Monday, April 18, 2011

Your Tax Money at Work


I flew into small-town America last week – a city with an airport and that airport had a single gate.  The first thing I learned was that United didn’t staff the airport with enough people to keep the front desk open while they were unloading the plane.  When I left, they closed down the counter to go load the plane.  Not so with the Transportation Security Administration (TSA).  It made clear the difference between how the government and a business differ in operation.  

After I arrived and failed to locate my suitcase I returned to the counter.  It wasn’t open.  All the United people were out getting the plane turned around.  However all the TSA people were there – four of them to screen the dozen or so people who got on the plane that I had arrived on.  I asked the TSA quartette “Did you guys out- number the passengers?”  I don’t think they thought it was funny.  I regretted that immediately as I had to run the same TSA gauntlet in a couple of days. 

When I returned to the airport the following morning there were two United employees who returned my errant suitcase.  There were four TSA employees. 
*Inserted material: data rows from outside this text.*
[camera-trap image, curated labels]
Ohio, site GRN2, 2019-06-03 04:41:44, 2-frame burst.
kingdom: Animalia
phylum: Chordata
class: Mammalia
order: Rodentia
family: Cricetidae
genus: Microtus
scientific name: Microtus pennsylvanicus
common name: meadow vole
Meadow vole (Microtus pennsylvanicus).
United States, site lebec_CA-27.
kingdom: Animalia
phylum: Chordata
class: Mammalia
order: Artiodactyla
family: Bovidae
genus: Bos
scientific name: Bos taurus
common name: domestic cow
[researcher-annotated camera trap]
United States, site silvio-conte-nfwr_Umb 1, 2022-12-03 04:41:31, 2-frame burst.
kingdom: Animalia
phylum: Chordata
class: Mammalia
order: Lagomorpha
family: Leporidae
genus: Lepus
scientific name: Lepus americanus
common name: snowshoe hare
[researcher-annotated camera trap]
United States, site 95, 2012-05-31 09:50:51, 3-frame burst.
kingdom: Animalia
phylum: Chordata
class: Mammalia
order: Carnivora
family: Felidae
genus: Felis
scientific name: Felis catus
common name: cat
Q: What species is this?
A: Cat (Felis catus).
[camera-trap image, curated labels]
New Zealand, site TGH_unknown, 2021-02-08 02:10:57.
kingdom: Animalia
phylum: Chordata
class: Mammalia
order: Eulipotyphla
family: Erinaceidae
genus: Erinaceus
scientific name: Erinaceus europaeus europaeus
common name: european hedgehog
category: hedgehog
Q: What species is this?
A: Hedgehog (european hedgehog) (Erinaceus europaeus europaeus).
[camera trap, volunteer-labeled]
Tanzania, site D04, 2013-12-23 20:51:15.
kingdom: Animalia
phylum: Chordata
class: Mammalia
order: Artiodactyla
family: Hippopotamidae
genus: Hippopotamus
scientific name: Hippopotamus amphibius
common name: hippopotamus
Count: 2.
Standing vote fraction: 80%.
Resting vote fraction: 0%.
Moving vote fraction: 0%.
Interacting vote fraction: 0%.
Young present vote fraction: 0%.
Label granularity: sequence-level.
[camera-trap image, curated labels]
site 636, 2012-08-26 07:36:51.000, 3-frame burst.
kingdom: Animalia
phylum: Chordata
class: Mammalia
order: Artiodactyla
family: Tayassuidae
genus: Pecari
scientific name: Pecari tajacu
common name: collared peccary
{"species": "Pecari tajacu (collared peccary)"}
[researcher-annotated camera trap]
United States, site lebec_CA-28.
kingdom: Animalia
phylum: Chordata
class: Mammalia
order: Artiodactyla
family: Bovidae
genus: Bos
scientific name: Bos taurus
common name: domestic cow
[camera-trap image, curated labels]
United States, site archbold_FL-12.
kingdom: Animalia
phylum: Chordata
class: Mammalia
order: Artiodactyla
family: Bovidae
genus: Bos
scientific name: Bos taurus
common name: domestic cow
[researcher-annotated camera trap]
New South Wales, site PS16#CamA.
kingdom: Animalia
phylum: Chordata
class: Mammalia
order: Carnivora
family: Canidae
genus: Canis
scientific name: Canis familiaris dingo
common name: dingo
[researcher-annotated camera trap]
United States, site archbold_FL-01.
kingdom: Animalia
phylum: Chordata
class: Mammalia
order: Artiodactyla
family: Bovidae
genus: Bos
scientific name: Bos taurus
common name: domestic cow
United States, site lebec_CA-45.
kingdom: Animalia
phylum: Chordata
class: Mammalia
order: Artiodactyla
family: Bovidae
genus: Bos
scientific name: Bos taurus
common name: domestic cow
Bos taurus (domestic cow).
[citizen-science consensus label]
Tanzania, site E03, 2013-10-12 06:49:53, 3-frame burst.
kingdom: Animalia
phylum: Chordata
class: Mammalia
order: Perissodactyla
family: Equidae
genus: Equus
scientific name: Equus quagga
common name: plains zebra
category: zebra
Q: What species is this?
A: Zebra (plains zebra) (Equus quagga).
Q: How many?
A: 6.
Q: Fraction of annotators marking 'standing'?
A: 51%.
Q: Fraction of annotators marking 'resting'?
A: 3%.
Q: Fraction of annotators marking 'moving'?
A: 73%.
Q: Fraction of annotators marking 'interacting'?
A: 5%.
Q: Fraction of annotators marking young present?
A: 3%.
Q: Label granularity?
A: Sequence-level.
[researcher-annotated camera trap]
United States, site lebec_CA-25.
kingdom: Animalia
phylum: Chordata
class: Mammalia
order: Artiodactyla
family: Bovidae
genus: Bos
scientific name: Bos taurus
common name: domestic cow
When I returned a few days later to leave – same scenario – two United workers and four TSA screeners for twelve passengers. They had all of the tools that you have at a multi-gate airport in the USA except that there was only one screening line.   How exactly does this make sense?  Now I know that once they cleared me I was cleared to go anywhere in the USA, but it does seem that if all those feeder airports around the country have the same set-up we are bleeding cash to sustain that level of security effort. 

As an aside, I saw my first enhanced pat-down at that airport.  It was embarrassing.  I was the fifth person screened and filed into the small waiting area.  All the seats were arranged in an “L” shape around the screening area.  Nearly all the seats (including mine) faced the screening area.  For no apparent reason a young woman in tight shorts and a floppy shirt was held up for enhanced pat-down.   I can tell you that it was obvious to me that she didn’t have anything in the pockets of those shorts but the TSA gal stroked her hands over her butt anyway.  I didn’t think that a blue-gloved finger thrust into the tight waistband of those shorts was going to find anything either – and I was right.  However it was cupping her breasts that utterly surprised me.  It wasn’t like getting to second base or anything, but hey – cupping a breast is cupping a breast.  I can’t imagine allowing that to be done to my mother, daughter, or wife.  I was shocked.   Hadn’t they heard of the Fourth Amendment?

I think that this security level has gone too far.  The plane that flies back and forth to an airport with one gate is too small to take down a building.  We need to back off and only screen at larger facilities.  Further we have to stop the degradation of our wives, mothers, and daughters by TSA screeners.  It is beyond absurd.